Set problem – Show every line of the records below that contains the string "camera", copying each line in full.

Records to process –
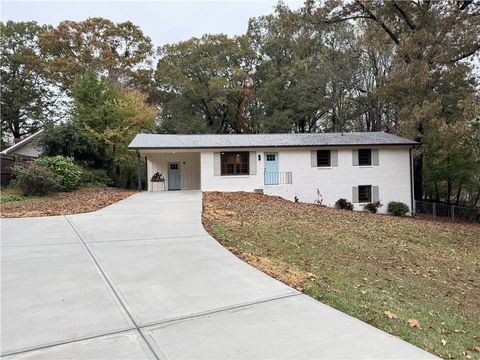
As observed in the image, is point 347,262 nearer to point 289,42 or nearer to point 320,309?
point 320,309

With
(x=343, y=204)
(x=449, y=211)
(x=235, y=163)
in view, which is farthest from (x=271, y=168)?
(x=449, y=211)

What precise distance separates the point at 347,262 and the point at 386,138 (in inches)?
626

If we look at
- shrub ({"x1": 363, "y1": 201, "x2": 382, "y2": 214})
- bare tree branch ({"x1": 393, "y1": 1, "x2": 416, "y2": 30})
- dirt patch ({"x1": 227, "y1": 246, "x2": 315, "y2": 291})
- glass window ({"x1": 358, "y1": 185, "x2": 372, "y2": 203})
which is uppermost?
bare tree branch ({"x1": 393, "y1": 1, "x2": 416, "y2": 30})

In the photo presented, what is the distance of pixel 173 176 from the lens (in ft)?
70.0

...

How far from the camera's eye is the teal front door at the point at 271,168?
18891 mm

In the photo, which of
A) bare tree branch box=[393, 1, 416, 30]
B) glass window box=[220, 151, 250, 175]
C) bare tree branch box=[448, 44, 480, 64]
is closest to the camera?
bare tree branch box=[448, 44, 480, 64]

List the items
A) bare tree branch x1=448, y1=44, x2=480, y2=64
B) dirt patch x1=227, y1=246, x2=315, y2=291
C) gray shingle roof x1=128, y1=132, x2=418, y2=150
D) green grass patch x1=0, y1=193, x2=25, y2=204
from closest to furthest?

---

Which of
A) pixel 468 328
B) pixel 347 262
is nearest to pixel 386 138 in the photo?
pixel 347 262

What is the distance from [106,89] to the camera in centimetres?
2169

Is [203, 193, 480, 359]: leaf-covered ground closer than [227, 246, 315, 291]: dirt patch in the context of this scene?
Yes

Complete output –
How far from the camera's eye is the teal front door at the point at 271,168?
is closest to the camera?
What is the distance from [106,89] to the camera in centimetres?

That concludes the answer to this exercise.